In 2015, the year before The Loop started operating, there were 57 deaths in the UK linked to ecstasy use. That rose to 63 the following year, dropped to 56 in 2017, and peaked at 92 in 2018. There was a drop in 2019 to 78.
But the slight upward trend isn't isolated to ecstasy. 2020 was the eighth-consecutive year drug deaths in England and Wales had gone up, even without festivals. Most of the rise was down to cocaine use. In a piece for The Conversation, academics said the evidence showed inequities caused by 'failed government policies and serious disinvestment in public services caused by a decade of austerity" were behind the worsening statistics.
There have also been reports the purity of MDMA pills on the market has increased dramatically, potentially leading to overdoses.
Dr Measham said there's no evidence pill-testing services are encouraging Brits to take ecstasy, with usage rates static despite the rising number of deaths.
"To give you some context, regarding deaths, about 10 million people go to about 900 festivals in the UK each year so we reach a tiny percentage of festival-goers, at [about] 1 percent of the festivals. Furthermore, three-quarters of UK drug related deaths are for opiates, and over 99 percent are by non festival-goers.
"UK drug-related deaths have increased to record levels for many reasons including decreased funding for drug treatment services, and changes in service delivery policy, but unrelated to what is happening in festivals and even more unrelated to what is happening in 1 percent of festivals where The Loop tests...
"If you look at the publicly available statistics, whilst UK deaths have increased, use hasn't. There is no link between rates of drug prevalence, drug deaths and drug checking in the UK in five years and in Europe in over 30 years."
Bridges declined to comment when presented with Dr Measham's findings.
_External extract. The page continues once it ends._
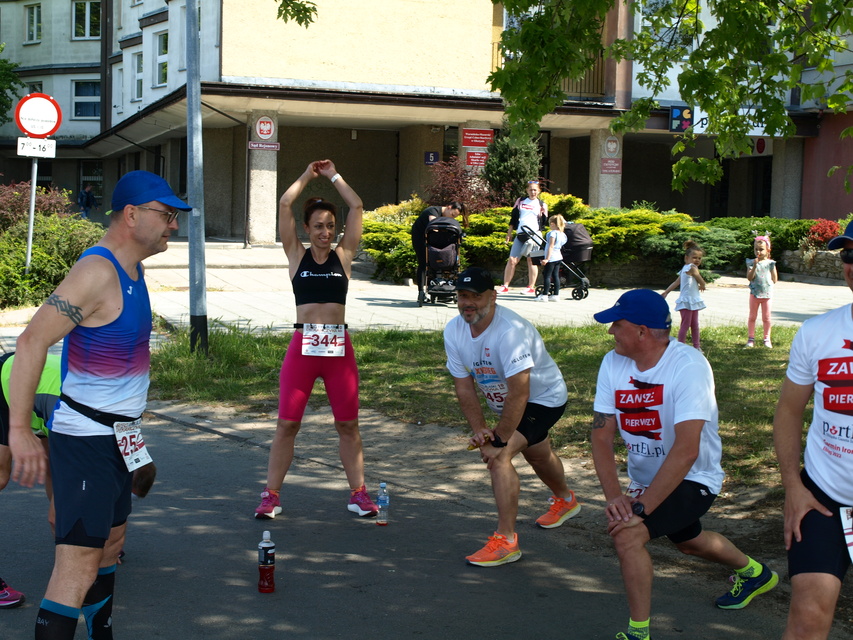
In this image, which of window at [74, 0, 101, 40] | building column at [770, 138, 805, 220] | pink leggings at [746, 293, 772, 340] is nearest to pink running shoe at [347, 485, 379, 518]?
pink leggings at [746, 293, 772, 340]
There were three deaths at festivals over New Zealand's recent summers. None have been linked to drugs. One was a heart attack, and the other two remain under investigation by the coroner.
During the debate on Tuesday, National MP Simeon Brown claimed an Australian study said "there have been 'no studies [which] have fully tested in a controlled way, whether pill testing reduces harm'." That study, published in 2018, did indeed say that, but its authors recommended allowing testing anyway, citing "pragmatism and drawing from national and international research evidence".
A new study, co-authored by Dr Measham and published just this month, found drug-testing services not only stop people from ingesting dangerous substances, but encourages users to be more careful where they get their drugs in future.
Researchers followed up with 3500 drug users who used The Loop's services in 2017. Half of all people whose drugs turned out to be something else handed it over for destruction, or said they'd get rid of it and a quarter said they'd been put off buying drugs from strangers.
Of those whose drugs were pure, more than a third took less than they had originally intended because it turned out to be stronger than expected.
"Drug checking can reduce the risk of poisoning and overdose, including by discouraging people from taking adulterants and taking smaller doses, even three months after using the Loop's drug checking service," said Dr Measham.